**SHORT EXERCISE**
Please reproduce the lines below word for word.

======== RECORDS FOR PROCESSING ========

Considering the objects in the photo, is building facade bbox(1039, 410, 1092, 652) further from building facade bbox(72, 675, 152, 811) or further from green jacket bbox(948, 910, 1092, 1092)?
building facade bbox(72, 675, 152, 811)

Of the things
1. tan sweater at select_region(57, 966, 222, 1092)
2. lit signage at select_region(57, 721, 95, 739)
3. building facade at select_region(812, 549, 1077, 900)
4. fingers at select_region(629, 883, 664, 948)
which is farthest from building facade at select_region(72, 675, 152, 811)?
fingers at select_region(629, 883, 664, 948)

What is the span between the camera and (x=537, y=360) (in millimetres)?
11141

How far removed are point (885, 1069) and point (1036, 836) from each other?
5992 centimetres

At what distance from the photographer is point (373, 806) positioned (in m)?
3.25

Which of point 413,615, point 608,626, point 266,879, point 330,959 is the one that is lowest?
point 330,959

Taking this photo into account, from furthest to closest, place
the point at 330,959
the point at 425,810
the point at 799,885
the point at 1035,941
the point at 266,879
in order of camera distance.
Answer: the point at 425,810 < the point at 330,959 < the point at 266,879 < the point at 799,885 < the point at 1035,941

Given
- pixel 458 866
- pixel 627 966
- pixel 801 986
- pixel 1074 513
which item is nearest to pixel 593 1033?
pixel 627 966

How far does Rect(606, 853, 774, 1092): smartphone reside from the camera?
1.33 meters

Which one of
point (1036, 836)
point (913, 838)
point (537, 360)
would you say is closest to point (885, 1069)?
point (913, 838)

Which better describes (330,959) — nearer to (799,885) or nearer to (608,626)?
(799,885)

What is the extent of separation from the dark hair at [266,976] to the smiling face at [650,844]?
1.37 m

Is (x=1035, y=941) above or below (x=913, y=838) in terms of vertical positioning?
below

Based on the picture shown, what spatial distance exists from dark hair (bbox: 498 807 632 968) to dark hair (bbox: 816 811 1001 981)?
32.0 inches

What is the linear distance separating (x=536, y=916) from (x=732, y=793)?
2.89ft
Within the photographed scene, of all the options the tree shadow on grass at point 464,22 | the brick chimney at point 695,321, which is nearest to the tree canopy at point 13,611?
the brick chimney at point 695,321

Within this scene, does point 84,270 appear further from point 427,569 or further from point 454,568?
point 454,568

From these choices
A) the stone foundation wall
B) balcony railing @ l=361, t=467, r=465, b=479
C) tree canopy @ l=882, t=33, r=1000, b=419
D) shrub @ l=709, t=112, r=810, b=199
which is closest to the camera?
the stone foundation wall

========

**EXPECTED ANSWER**
Considering the objects in the photo, is building facade bbox(1039, 410, 1092, 652) further from building facade bbox(72, 675, 152, 811) or further from green jacket bbox(948, 910, 1092, 1092)?
building facade bbox(72, 675, 152, 811)

Of the things
1. tan sweater at select_region(57, 966, 222, 1092)
2. lit signage at select_region(57, 721, 95, 739)
3. building facade at select_region(812, 549, 1077, 900)
4. fingers at select_region(629, 883, 664, 948)
which is farthest from building facade at select_region(72, 675, 152, 811)?
fingers at select_region(629, 883, 664, 948)

What is the span between the camera and (x=537, y=360) (in millimetres)?
11141

How far removed are point (885, 1069) and point (1036, 836) from each other?
5992 centimetres

At what distance from the photographer is point (373, 806) positioned (in m)?
3.25

Which of point 413,615, point 608,626, point 266,879, point 330,959 is the one that is lowest?
point 330,959

Taking this photo into account, from furthest to closest, place
the point at 330,959
the point at 425,810
the point at 799,885
the point at 1035,941
the point at 266,879
in order of camera distance.
Answer: the point at 425,810 < the point at 330,959 < the point at 266,879 < the point at 799,885 < the point at 1035,941

Given
- pixel 458 866
- pixel 627 966
- pixel 801 986
- pixel 1074 513
which item is nearest to pixel 593 1033?
pixel 627 966

How far does Rect(606, 853, 774, 1092): smartphone reside from the camera?
1.33 meters

Which one of
point (1036, 836)
point (913, 838)
point (537, 360)
would you say is closest to point (885, 1069)?
point (913, 838)

Which better describes (330,959) — nearer to (799,885) or nearer to (608,626)?
(799,885)

What is the extent of separation from the dark hair at [266,976] to the smiling face at [650,844]?
1.37 m

Is (x=1035, y=941) above or below (x=913, y=838) in terms of vertical positioning?
below

Based on the picture shown, what spatial distance exists from dark hair (bbox: 498 807 632 968) to dark hair (bbox: 816 811 1001 981)?
32.0 inches

What is the linear distance separating (x=536, y=916) from (x=732, y=793)?
2.89ft
Within the photographed scene, of all the options the tree shadow on grass at point 464,22 | the brick chimney at point 695,321, which is nearest to the tree canopy at point 13,611?
the brick chimney at point 695,321

Within this scene, does point 84,270 appear further from point 427,569 or further from point 454,568?
point 454,568

From these choices
A) the stone foundation wall
B) balcony railing @ l=361, t=467, r=465, b=479
C) tree canopy @ l=882, t=33, r=1000, b=419
D) shrub @ l=709, t=112, r=810, b=199
which is closest to the camera?
the stone foundation wall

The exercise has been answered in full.